This research is based on a national survey on online behaviors and attitudes for NCSA and APWG.
- 96 percent of Americans feel a personal responsibility to be safer and more secure online.
- 93 percent believe their online actions can protect not only friends and family but also help to make the Web safer for everyone around the world.
- 61 percent believe that much of online safety and security falls under their personal control, and consistent with those feelings, 90 percent said they want to learn more about keeping safer on the Internet.
- 48 percent feel their actions to stay safe and secure can have a positive impact on financial, economic, and national security of the country, indicating Americans are open to making the bridge between their own safety and the nation’s security.
- Concern about identity theft rates slightly higher than fears of job and healthcare loss. 54 percent of Americans are extremely concerned about loss of personal or financial information. To place this is in context, 53 percent are concerned about losing their jobs, while 51 percent feared not being able to provide healthcare for their family.
- Nearly two-thirds of the American public have heard, read or seen something about online safety and security issues recently. However, most of what the news they remember is negative: identity theft, privacy loss, and increased frequency of attacks.

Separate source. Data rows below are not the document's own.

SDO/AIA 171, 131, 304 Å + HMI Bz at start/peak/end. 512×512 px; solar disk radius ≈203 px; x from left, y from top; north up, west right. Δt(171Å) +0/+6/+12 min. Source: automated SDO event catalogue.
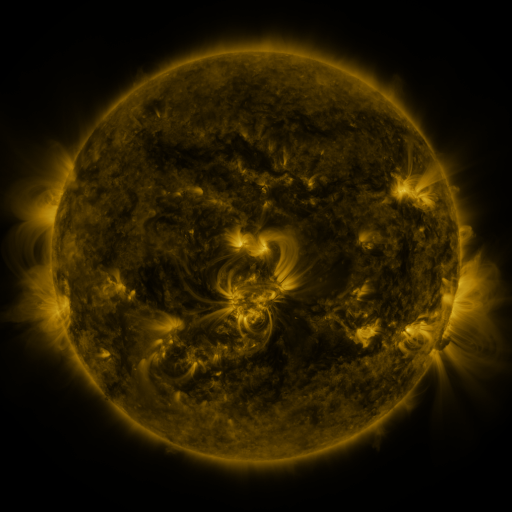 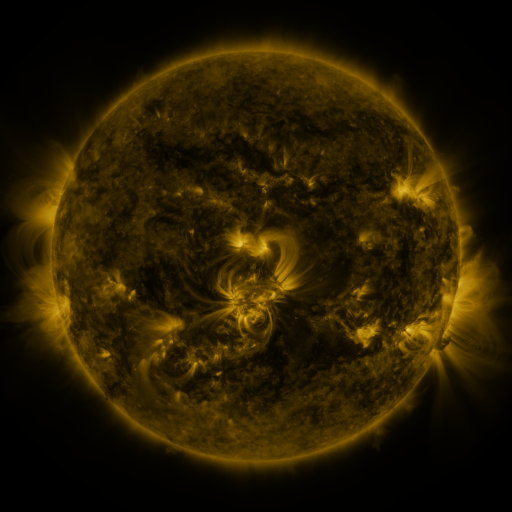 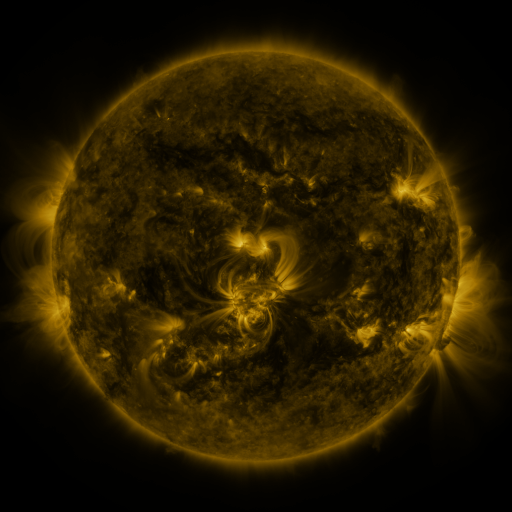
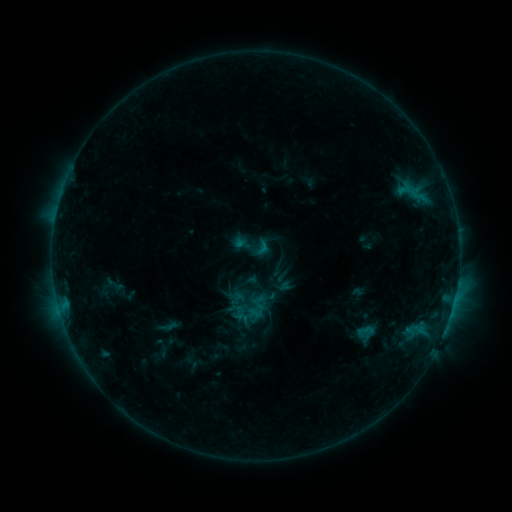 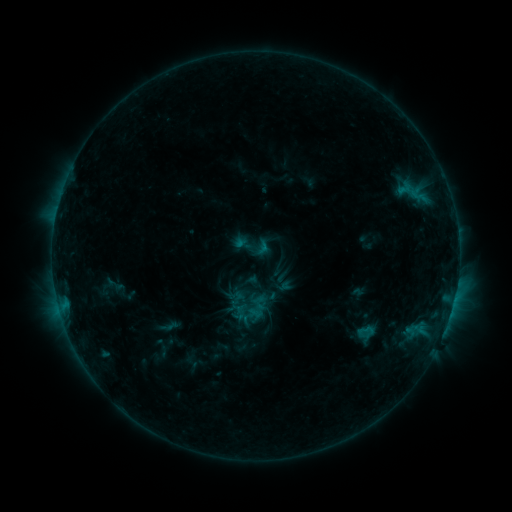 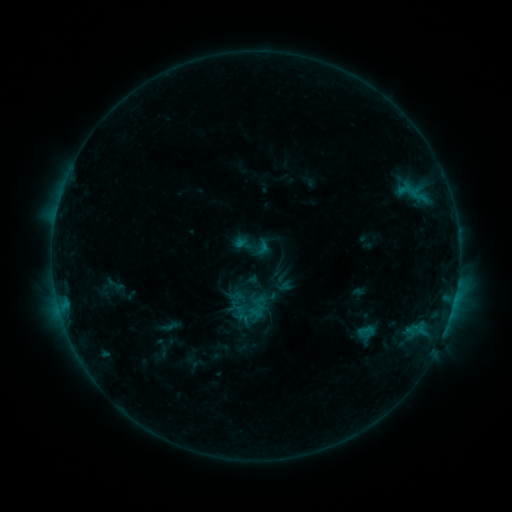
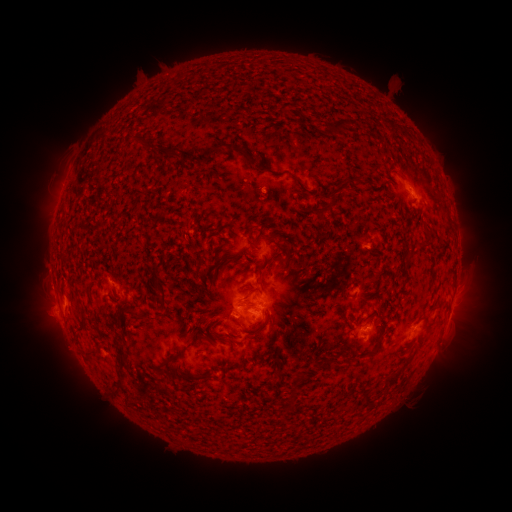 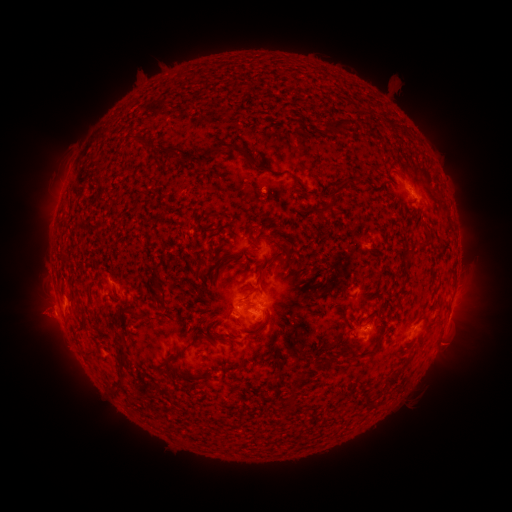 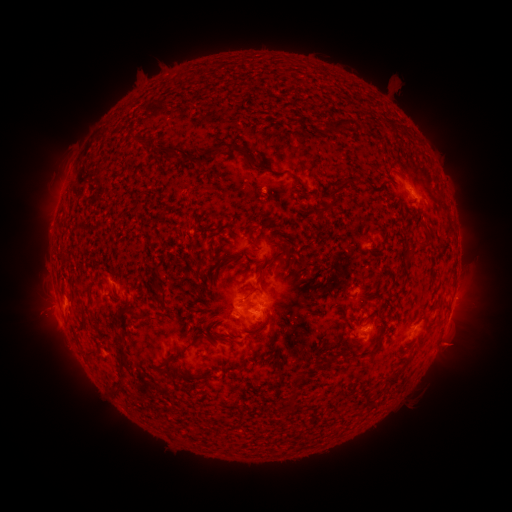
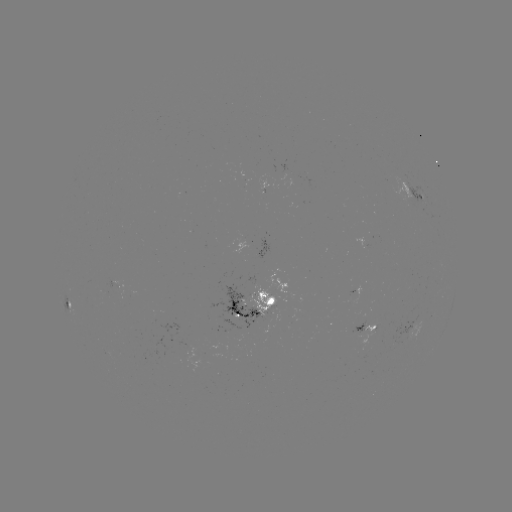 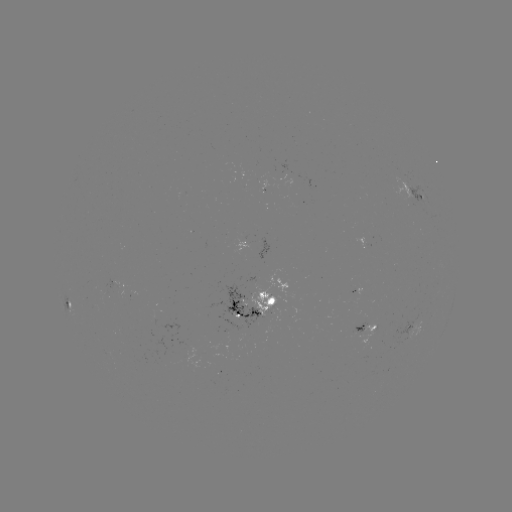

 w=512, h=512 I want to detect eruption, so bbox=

- When asked why they don’t always do all the things they can or should do to stay safer online, Americans said they simply lacked the information or knowledge (28 percent) – a surprising finding that surpassed other hurdles often cited by the media. Only 12 percent said online safety was too expensive, while just 5 percent said they were too busy to take the extra step.
About the National Survey
Heart + Mind Strategies conducted the national survey online with 1,007 U.S. adults ages 18 and up between May 21-25, 2010. The poll was part of an extensive analysis on online behaviors and attitudes for NCSA and APWG.
All sample surveys and polls, whether or not they use probability sampling, are subject to multiple sources of error which are most often not possible to quantify or estimate, including sampling error, coverage error, error associated with non-response, error associated with question wording and response options, and post-survey adjustments.
Respondents for this survey were selected from among those who have volunteered to participate in online surveys and polls. The data were targeted to reflect the demographic composition of the United States. Because the sample is based on those who initially self-selected for participation in online panels rather than a probability sample, no estimates of theoretical sampling error can be calculated.